Latest update June 2nd, 2023 12:49 AM
May 11, 2023 Editorial
Kaieteur News – Ask the leader of almost any country about what kind of State he presides over, and the answer is sure to be a ‘democratic’ one. Even some of the worst autocrats have claimed that their governance represents democracy, with its ideals faithfully observed. There is the Latin American sovereign nation of Nicaragua, and what it is doing to some of its citizens reeks of what is the undemocratic; just do not whisper any such thing to the leader, Daniel Ortega.
Governments and leaders do not take kindly to public postures and public pushback to their messages and actions, to what they claim to be in the best interests of citizens. Those who stand in objection, through protesting in the streets, or making good use of the media, attract the rage of powerful leaders. We have had that in Guyana through the decades under different governments and leaders. There are these consistent levels of impatience and intolerance manifested against those who question, who probe, who will not accept the deceptive answers given, and who stand out because they disagree. To go against the grain is to risk being targeted and wounded most abrasively, with angry and determined leaders employing the great resources of the State to inflict pain and anguish.

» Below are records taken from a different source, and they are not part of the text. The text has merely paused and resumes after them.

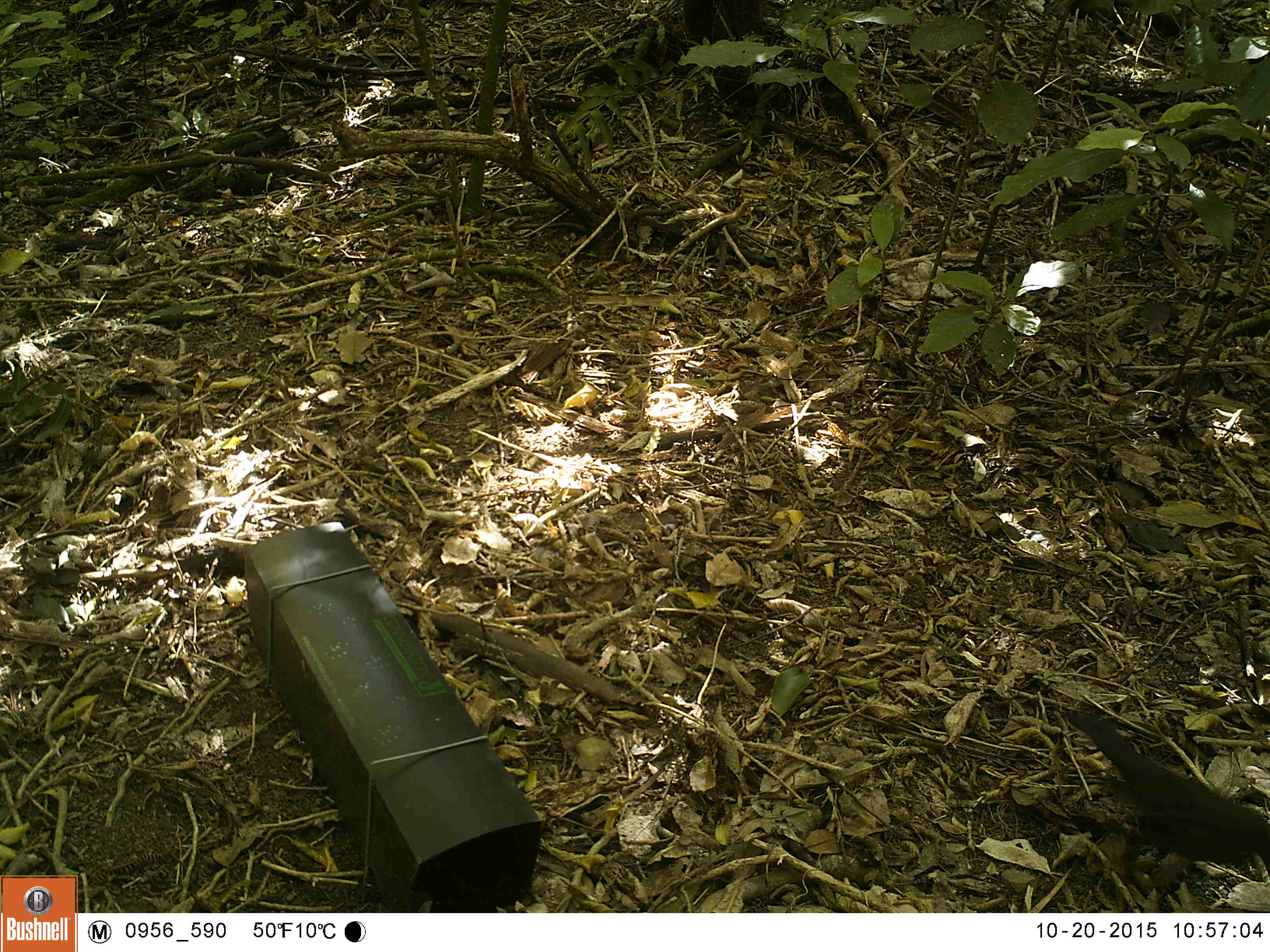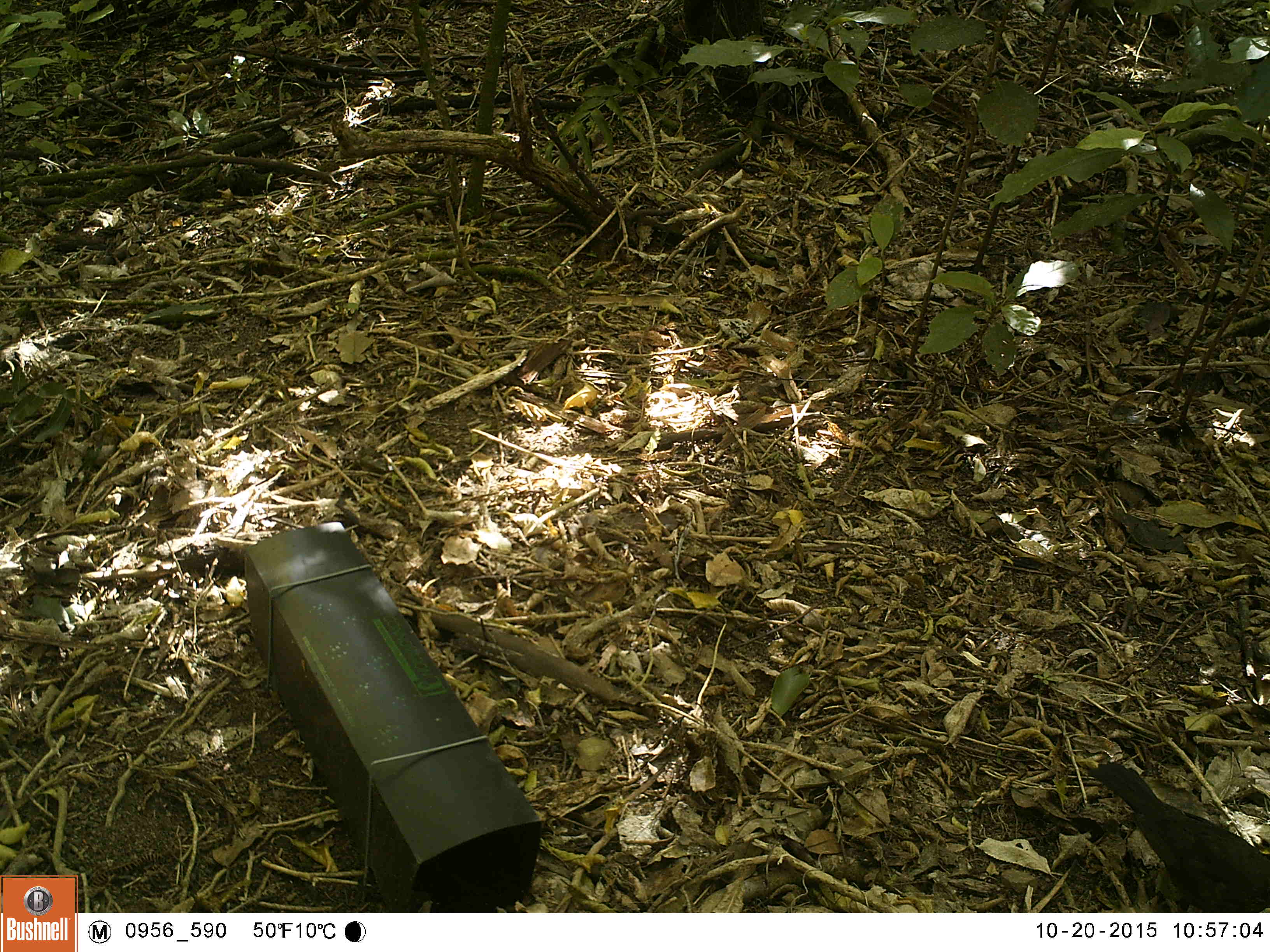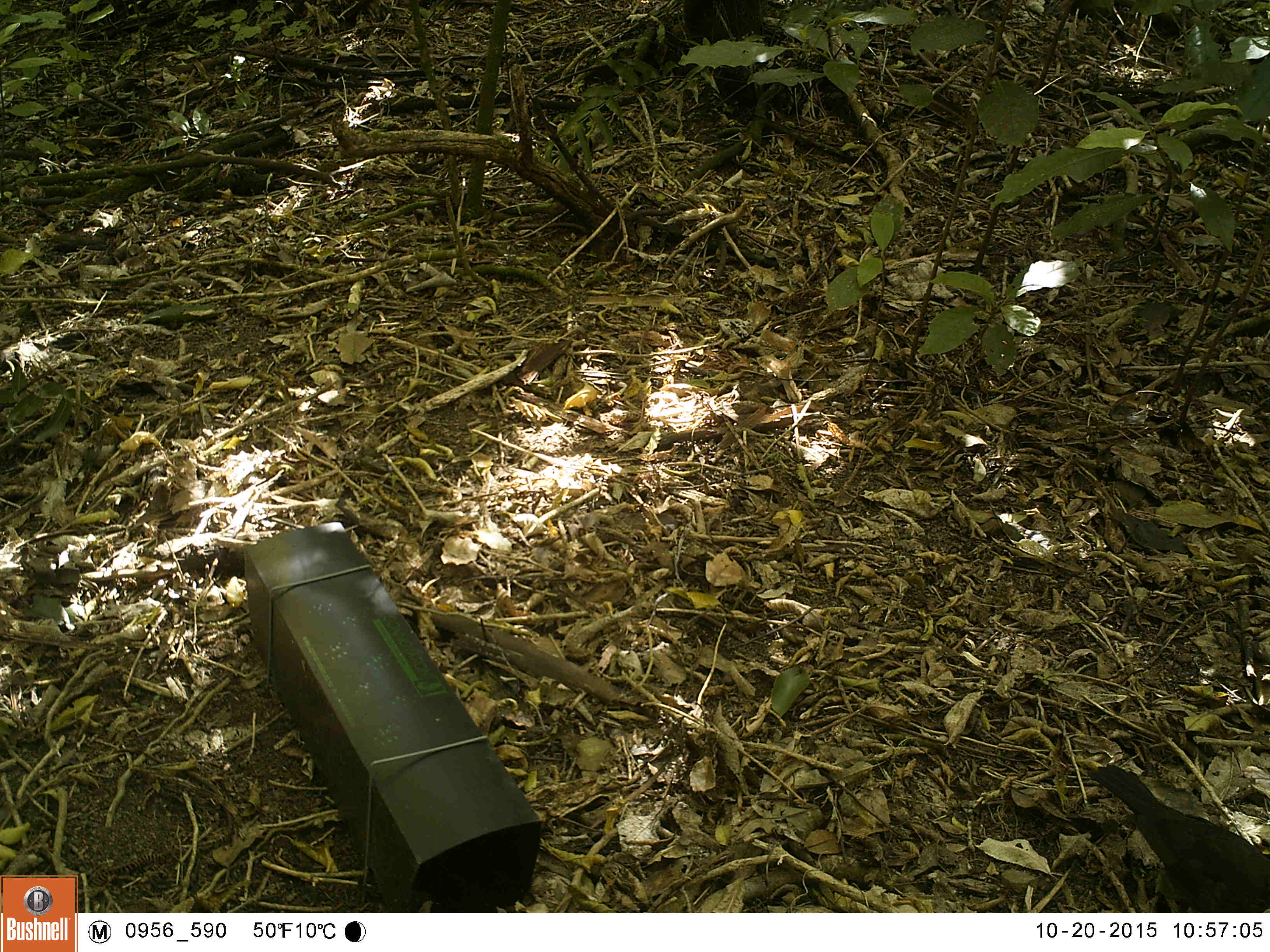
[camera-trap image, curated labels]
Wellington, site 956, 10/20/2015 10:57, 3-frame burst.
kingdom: Animalia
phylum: Chordata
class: Aves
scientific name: Aves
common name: bird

In Nicaragua, President Ortega now stands as the newest Exhibit 1 in a region long known for brutal leaders callously cracking down on opponents, and making them feel the weight of the State misused to deliver punishing blows to their heads. Some have been jailed, hundreds stripped of their citizenship, and forced into exile. The victims are many and growing, and represent some of the most luminous in Nicaraguan society. Still, that did not immunize them from the expansive wraths aimed in their direction.

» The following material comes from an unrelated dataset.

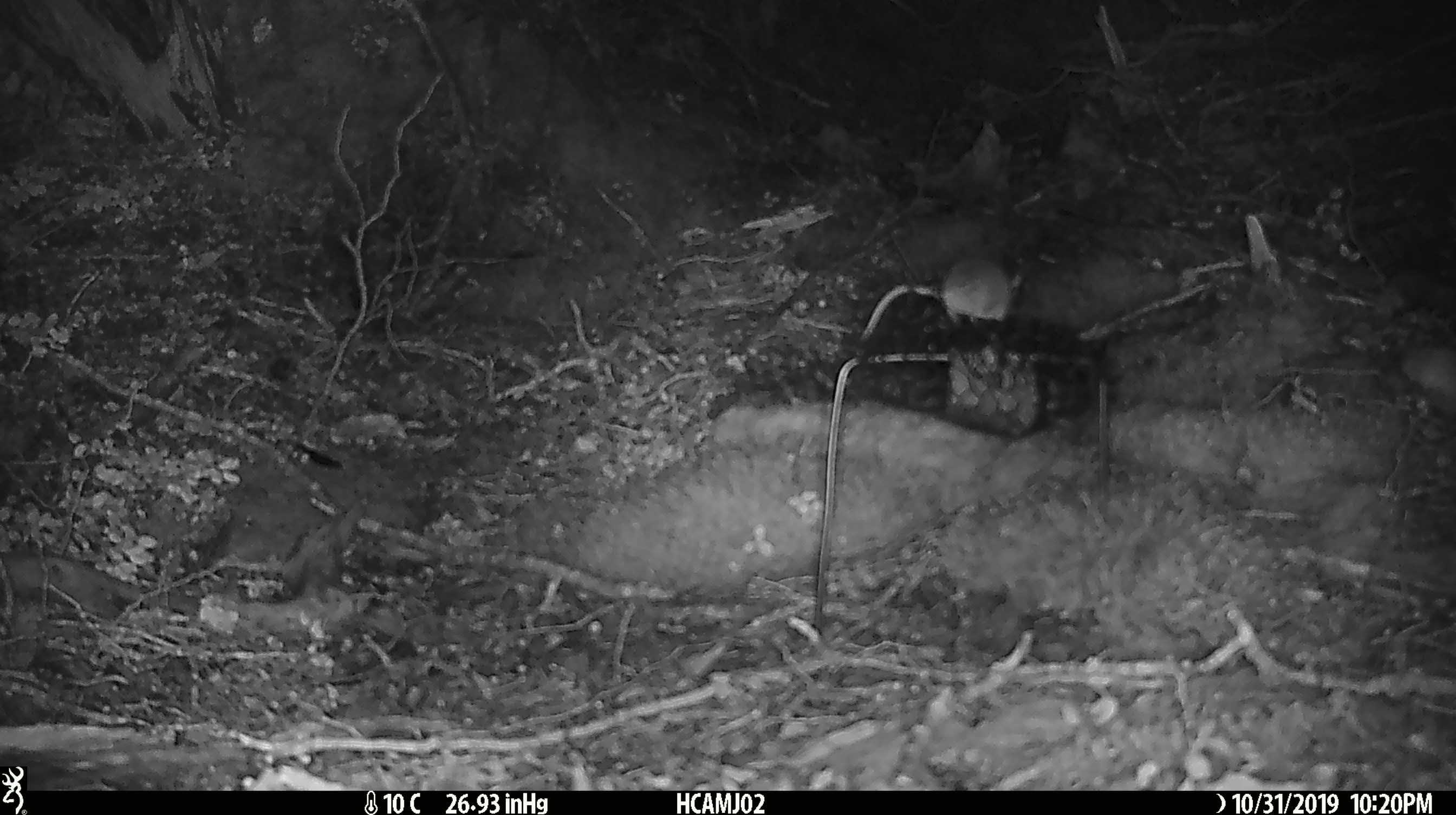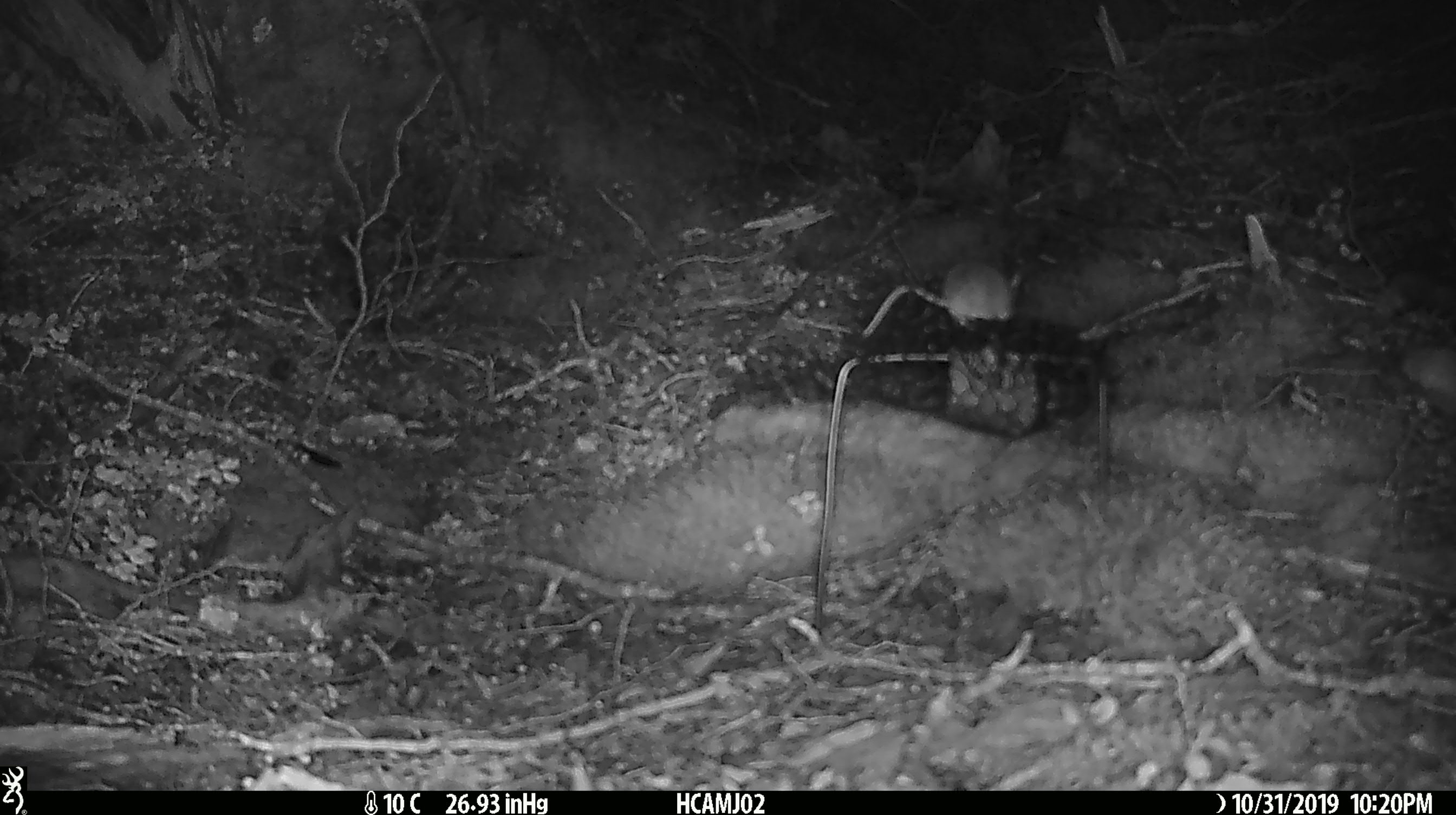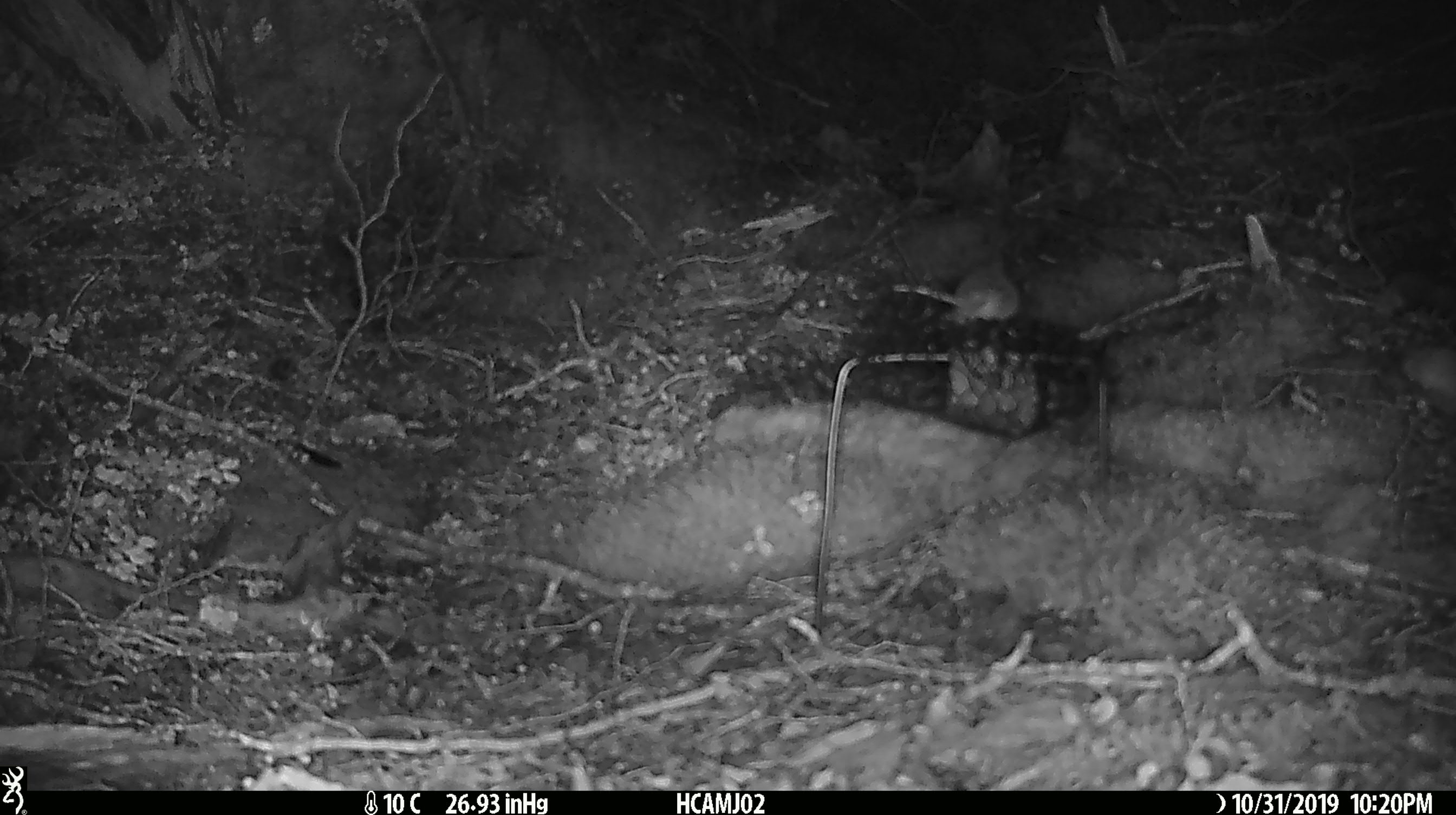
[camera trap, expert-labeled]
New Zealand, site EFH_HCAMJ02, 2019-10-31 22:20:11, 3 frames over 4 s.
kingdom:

A former insider of President Ortega’s cabinet stands out among the dissidents. Sergio Ramirez served almost 40 years before as Vice President during President Ortega’s first term and is an acclaimed writer, who won the prestigious Cervantes award. But that did not shield him, nor an Auxiliary Bishop of Managua now living in Florida, nor a former ambassador, nor a poet, nor some Roman Catholic priests and an archbishop. According to Nicaraguan authorities, former Vice President Ramirez has been stirring up hatred and conspiring to destabilize the country. Further, Judge Ernesto Rodriguez, in his February ruling that deprived 94 Nicaraguans of their citizenship, all of them participated in some way in “criminal acts to the detriment of peace, sovereignty, independence, and self-determination of the Nicaraguan people” (Nicaragua strips 94 prominent dissidents of citizenship” -BBC February 16). This batch of almost 100 Nicaraguans was preceded by another group of 222 citizens of that Latin American country treated to the same fate. They have not only lost their citizenship, but have all their assets seized by the State, plus all of them have been branded with the mark of “traitors to the fatherland.” In a surprising twist, some living abroad for years, and before any charges were brought against them, have been declared “fugitives from justice.”

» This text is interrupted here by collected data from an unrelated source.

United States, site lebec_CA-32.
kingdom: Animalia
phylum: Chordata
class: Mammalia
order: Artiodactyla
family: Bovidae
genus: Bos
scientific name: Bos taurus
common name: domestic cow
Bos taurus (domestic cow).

For their part, dissenters and those deported (or jailed) have labeled President Ortega as possessing “autocratic tendencies.” It is a sentiment echoed by US Secretary of State Anthony Blinken who spoke of what happened in Nicaragua “as a further step in solidifying an autocratic regime” (New York Times, February 17). As a Carter Center senior adviser on Latin America said, “This is a cleansing of opposition voices at all levels, from the political elite to the campesino in the pueblo.” Indeed, even the simple peasant in his village is targeted by Ortega’s crackdowns on democratic institutions and dissenting citizens.
Guyanese are seeing worrying traces of such leadership behaviours right here. This publication is being singled out and squeezed more often, civil society activists are targeted and tarnished, and the few citizens speaking out are vilified. As in Nicaragua, the Guyana Government pretends in its words and images to be about openness and balance. The current reality is of malicious attacks, the courts used as a weapon before, and citizens left to wonder how long before Guyana degrades to a Nicaragua. That is, jailing, confiscating of property, and deporting becomes the experience of Guyanese.